Otra expresión la tenemos en el campo operativo. Como consciente y libre, el humano creado queda constituido en sujeto ético, responsable y corresponsable, recibe orientaciones y normas (lamentablemente la libertad histórica no tardará en manifestar su lado limitado y oscuro, el pecado, cap. 3).  La norma máxima y articuladora moral, que se va perfilando en el Antiguo Testamento y queda patente en el Nuevo, es el amor, a Dios y prójimo, como Jesucristo lo subraya una y otra vez (ver, por ejemplo, el Sermón de la última Cena, Jn. 13-17). San Pablo subraya que la plenitud de la ley es el amor (ver Rm 13, 8.10). El relato del Juicio Final que hace el mismo Jesús, según Mateo 25, 31-46, muestra bien claro que, antes que opio y distracción, el relacionamiento con Dios es interpelación y exigencia de solidaridad y fraternidad concretas; allí aparece como criterio de salvación y condenación definitivas la práctica o no, en este mundo, del amor al prójimo, el cual presencializa al Señor Jesucristo. Y amor muy en concreto. Aquí hay toda una exigencia de servicio, misericordia, bondad, respeto, reconciliación, justicia, ternura, solidaridad. No sólo como buenos deseos, sino como realización efectiva. Pablo VI habló de “civilización del amor” como figura de la nueva sociedad que es preciso construir.

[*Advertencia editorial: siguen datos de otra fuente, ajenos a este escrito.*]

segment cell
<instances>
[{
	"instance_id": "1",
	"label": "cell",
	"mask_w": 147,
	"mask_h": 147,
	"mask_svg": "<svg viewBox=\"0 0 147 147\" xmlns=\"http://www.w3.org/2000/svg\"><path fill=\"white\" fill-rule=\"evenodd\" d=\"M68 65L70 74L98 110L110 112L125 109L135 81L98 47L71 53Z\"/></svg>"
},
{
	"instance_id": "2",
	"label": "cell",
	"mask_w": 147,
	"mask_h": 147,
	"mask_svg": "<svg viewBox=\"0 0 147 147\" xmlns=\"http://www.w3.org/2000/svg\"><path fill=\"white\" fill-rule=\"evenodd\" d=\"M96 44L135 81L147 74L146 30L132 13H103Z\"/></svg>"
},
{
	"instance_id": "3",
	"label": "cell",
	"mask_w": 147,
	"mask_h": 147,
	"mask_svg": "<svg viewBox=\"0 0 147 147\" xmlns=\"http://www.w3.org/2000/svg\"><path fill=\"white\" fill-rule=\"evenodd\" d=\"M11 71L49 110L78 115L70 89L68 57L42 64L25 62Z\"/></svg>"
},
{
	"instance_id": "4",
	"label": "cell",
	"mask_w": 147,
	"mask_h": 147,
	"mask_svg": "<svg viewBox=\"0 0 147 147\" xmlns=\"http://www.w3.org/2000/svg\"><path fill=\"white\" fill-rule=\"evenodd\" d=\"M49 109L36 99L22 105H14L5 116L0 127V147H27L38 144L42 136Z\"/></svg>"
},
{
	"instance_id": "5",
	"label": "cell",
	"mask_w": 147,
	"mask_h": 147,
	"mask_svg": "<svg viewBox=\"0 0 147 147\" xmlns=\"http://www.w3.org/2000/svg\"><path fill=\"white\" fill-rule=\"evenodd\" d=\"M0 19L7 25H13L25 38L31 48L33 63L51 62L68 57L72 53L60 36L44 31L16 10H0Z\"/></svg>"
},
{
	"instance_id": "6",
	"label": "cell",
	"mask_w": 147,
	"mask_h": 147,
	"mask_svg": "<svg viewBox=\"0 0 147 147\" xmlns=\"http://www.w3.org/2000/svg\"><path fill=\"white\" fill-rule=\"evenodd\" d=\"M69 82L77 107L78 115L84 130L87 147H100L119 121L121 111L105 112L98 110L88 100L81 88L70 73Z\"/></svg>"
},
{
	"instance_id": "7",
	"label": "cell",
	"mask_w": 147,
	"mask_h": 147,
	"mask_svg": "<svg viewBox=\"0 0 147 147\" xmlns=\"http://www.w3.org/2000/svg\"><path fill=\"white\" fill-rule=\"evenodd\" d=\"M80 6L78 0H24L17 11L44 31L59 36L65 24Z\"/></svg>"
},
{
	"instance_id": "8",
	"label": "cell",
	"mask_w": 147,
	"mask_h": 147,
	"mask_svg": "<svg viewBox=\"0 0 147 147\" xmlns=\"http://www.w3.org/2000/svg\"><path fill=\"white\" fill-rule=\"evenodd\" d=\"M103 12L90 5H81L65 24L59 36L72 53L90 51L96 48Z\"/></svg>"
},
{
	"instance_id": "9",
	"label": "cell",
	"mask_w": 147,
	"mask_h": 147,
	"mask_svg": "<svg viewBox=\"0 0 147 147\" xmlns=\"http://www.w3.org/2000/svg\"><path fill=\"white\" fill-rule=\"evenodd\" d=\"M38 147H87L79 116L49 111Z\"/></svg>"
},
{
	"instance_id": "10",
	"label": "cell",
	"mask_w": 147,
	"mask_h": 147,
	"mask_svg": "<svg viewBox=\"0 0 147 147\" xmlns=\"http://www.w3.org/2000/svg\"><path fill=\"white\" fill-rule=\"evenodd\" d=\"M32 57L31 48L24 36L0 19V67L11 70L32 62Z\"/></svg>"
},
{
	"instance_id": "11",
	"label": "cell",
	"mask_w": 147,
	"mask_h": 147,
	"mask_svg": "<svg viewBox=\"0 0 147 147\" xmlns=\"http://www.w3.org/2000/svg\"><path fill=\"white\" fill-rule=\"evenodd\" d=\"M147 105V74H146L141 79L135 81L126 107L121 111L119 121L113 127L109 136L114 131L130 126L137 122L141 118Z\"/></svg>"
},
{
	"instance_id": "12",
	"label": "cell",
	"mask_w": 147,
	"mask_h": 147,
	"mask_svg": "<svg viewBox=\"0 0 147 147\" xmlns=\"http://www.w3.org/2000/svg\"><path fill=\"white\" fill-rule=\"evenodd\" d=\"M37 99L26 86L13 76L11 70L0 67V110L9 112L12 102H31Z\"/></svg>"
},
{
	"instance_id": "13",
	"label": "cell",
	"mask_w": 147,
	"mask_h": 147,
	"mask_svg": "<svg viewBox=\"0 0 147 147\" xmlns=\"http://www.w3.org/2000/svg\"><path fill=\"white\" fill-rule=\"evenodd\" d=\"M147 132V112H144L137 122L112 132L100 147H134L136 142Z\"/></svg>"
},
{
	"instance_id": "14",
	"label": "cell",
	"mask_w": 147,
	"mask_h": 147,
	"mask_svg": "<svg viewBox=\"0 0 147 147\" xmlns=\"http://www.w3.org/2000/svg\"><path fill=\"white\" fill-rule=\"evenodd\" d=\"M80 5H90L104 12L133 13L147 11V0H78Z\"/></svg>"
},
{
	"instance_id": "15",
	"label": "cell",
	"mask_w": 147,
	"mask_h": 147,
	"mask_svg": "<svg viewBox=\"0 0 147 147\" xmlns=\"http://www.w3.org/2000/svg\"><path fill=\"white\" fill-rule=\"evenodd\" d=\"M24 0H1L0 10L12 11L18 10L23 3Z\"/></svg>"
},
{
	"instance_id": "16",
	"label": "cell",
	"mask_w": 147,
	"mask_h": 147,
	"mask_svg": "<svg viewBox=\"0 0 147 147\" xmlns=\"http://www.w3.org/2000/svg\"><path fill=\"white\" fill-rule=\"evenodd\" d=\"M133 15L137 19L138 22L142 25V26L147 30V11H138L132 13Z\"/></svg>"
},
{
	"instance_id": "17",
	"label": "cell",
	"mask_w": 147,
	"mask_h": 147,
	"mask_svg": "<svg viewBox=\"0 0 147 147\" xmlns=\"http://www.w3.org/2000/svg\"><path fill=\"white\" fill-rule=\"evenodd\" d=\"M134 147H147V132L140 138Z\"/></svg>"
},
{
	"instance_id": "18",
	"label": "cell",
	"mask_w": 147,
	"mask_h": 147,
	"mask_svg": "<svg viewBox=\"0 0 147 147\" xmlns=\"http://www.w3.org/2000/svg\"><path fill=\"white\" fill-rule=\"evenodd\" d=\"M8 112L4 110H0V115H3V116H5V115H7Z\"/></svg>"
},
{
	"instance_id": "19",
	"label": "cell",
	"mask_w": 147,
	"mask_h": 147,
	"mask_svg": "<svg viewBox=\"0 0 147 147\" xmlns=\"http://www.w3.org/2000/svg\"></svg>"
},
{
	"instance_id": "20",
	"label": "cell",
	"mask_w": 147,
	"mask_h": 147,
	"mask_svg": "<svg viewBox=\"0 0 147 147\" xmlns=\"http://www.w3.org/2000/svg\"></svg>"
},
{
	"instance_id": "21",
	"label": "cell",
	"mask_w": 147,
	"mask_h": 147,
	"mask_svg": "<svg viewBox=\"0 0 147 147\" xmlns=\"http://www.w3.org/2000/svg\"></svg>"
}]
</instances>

Antes que alienación, indiferencia, evasión del quehacer servicial mundano, la comunión (religatio) con Dios Trinidad-Amor, es reclamo y estímulo de compromiso social, político y cultural hacia una convivencia humana realmente digna y fraterna.

La religión cristiana tiene un credo que sintetiza las verdades fundamentales que se han de creer y un conjunto cultual en que es preciso participar. Pero como sentido y norte de todo ello se destaca el “mandamiento máximo” como orientación-meta del ser y quehacer del creyente: el amor. Como advertencia final valga la siguiente: “Si alguno dice: Amo a Dios y aborrece a su hermano, es un mentiroso; pues quien no ama a su hermano, a quien ve, no puede amar a Dios, a quien no ve” (1 Jn 4, 20).